When Distilled Water Is the Better Choice
Distilled water isn’t meant to compete with tap water at the dinner table. Its real value is in situations where mineral content causes problems. CPAP machines are a common example. Tap water leaves mineral deposits in the humidifier chamber and, more importantly, contains low levels of microorganisms that can irritate nasal passages or, in rare cases, cause serious infections. Ohio State Health recommends distilled or sterile water for any home medical device, including humidifiers and neti pots.
The same logic applies to appliances and equipment. Steam irons and garment steamers last longer with distilled water because mineral buildup clogs their vents. Lead-acid batteries require distilled water to maintain proper chemistry. Laboratory work and pharmaceutical manufacturing depend on water free of dissolved solids that could interfere with results or formulations.

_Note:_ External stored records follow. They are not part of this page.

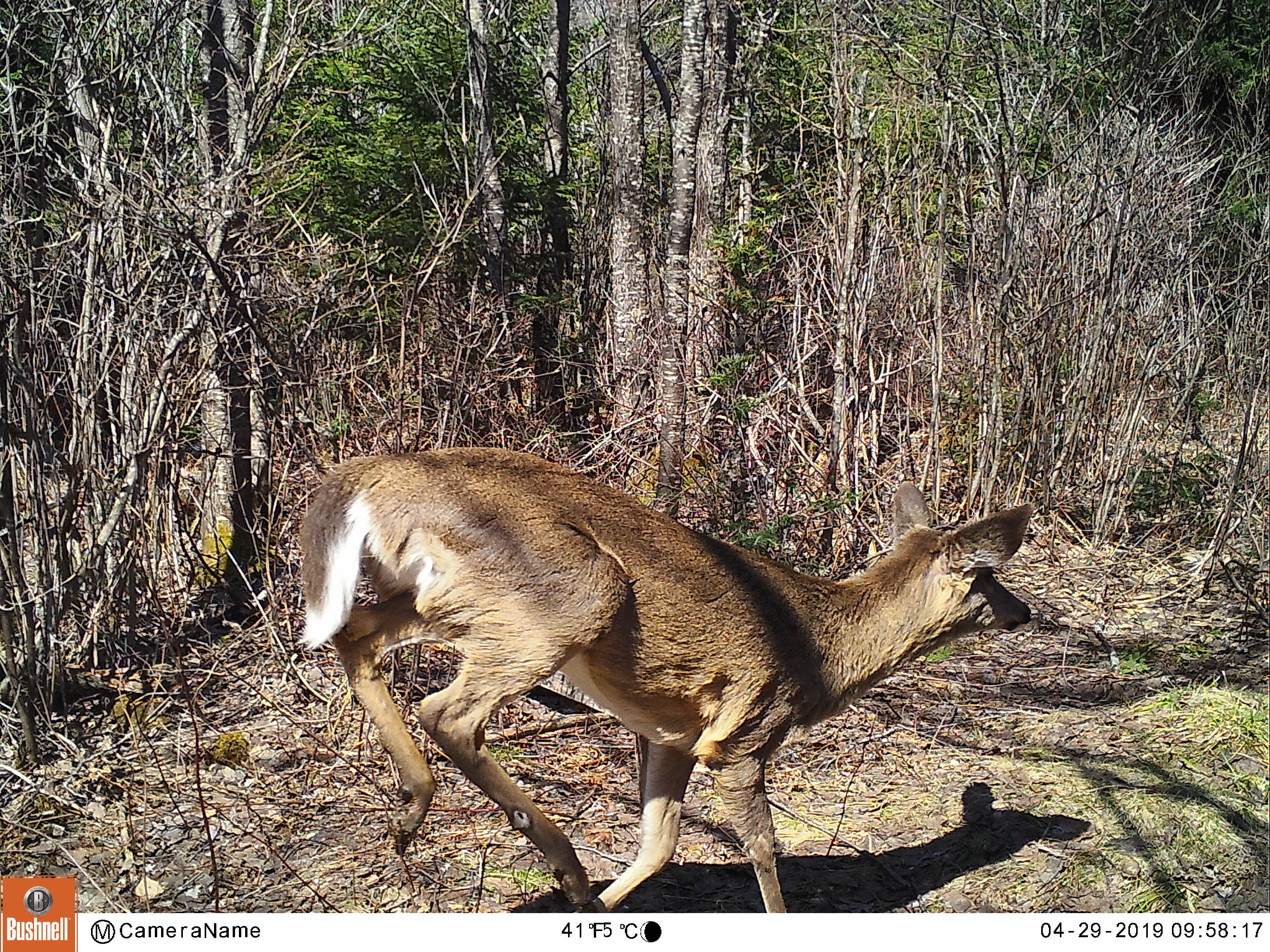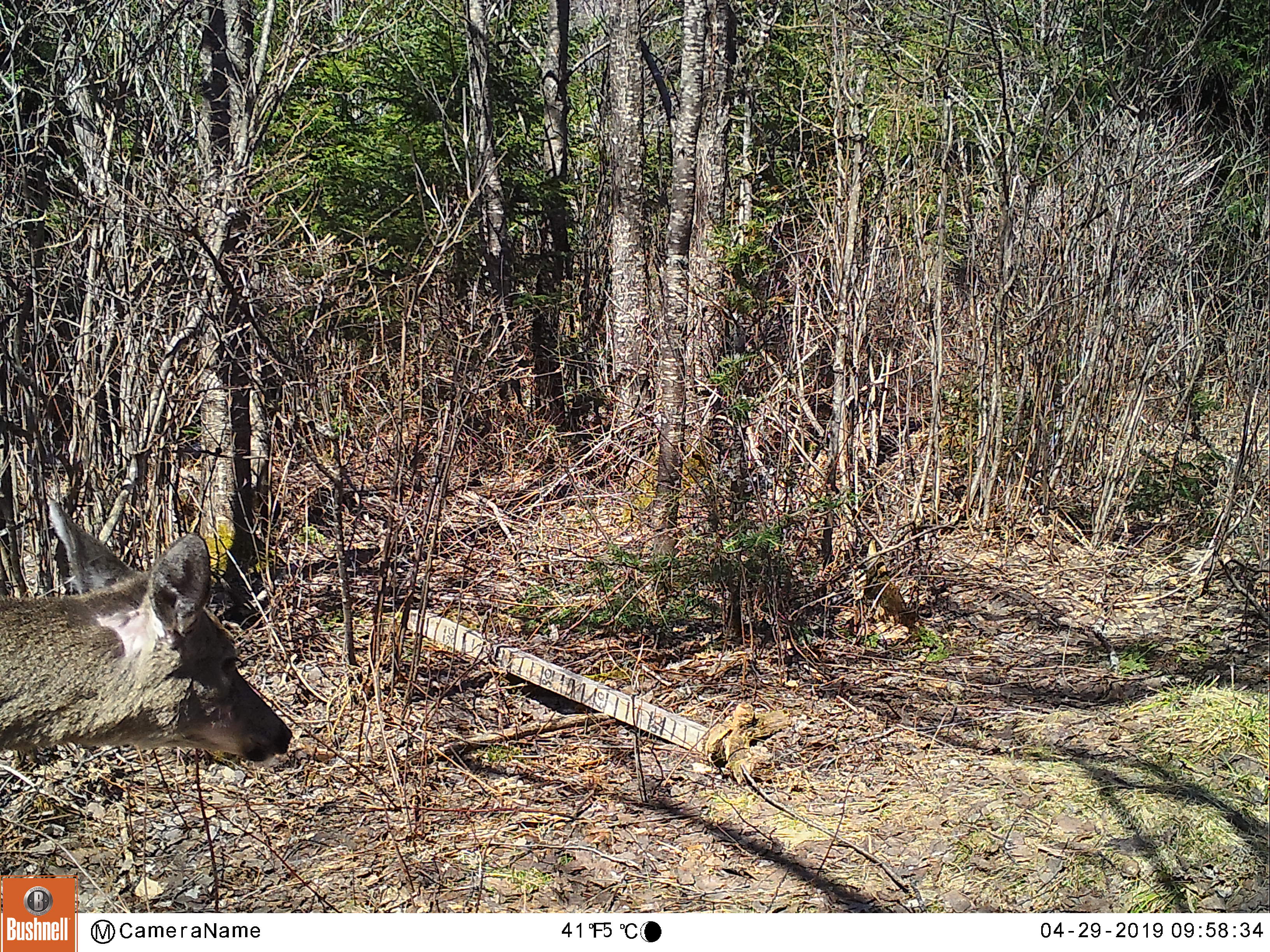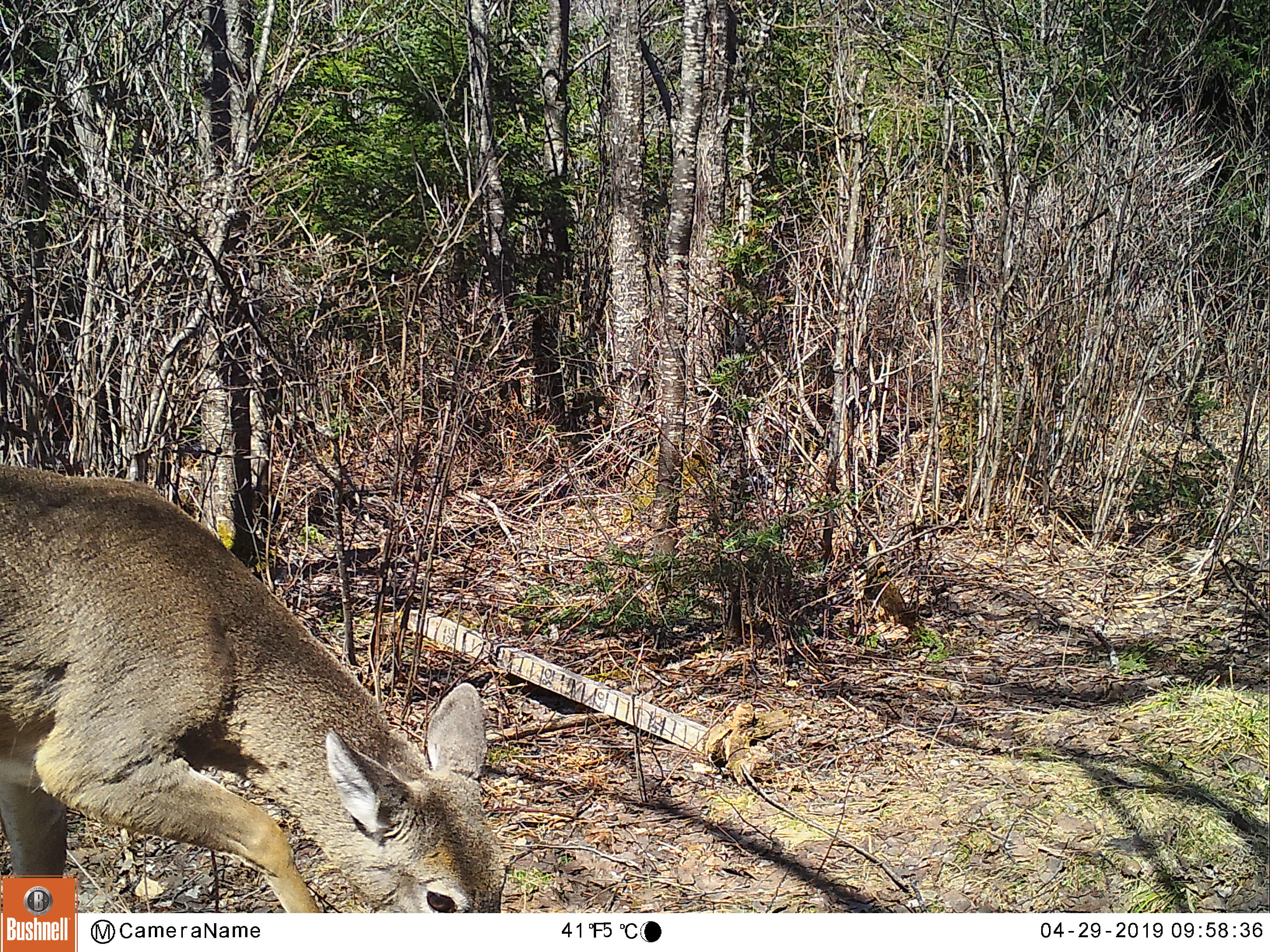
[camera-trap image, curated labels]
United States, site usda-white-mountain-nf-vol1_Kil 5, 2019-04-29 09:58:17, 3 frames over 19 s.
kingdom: Animalia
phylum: Chordata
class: Mammalia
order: Artiodactyla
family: Cervidae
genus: Odocoileus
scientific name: Odocoileus virginianus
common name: white-tailed deer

What Distillation Doesn’t Remove
Distillation is excellent at stripping out minerals, metals, bacteria, and most dissolved solids. But it has a blind spot. Organic compounds with boiling points lower than water’s, such as benzene and toluene, evaporate right along with the steam and end up in the final product. Most home distillers address this with a carbon filter on the output side, but it’s worth knowing that distillation alone doesn’t guarantee removal of every possible contaminant. Volatile organic chemicals are the main exception.
Choosing Between Them
For everyday drinking, tap water in a regulated U.S. system provides minerals your body uses, fluoride your teeth need, and a taste most people prefer. It costs a fraction of a cent per gallon. Distilled water is the right tool for specific jobs: medical devices, sensitive appliances, and any application where dissolved solids cause damage or contamination. If you prefer the purity of distilled water for drinking, consider using mineral-rich tap water for cooking to reduce nutrient losses from food, and talk to your dentist about fluoride supplementation.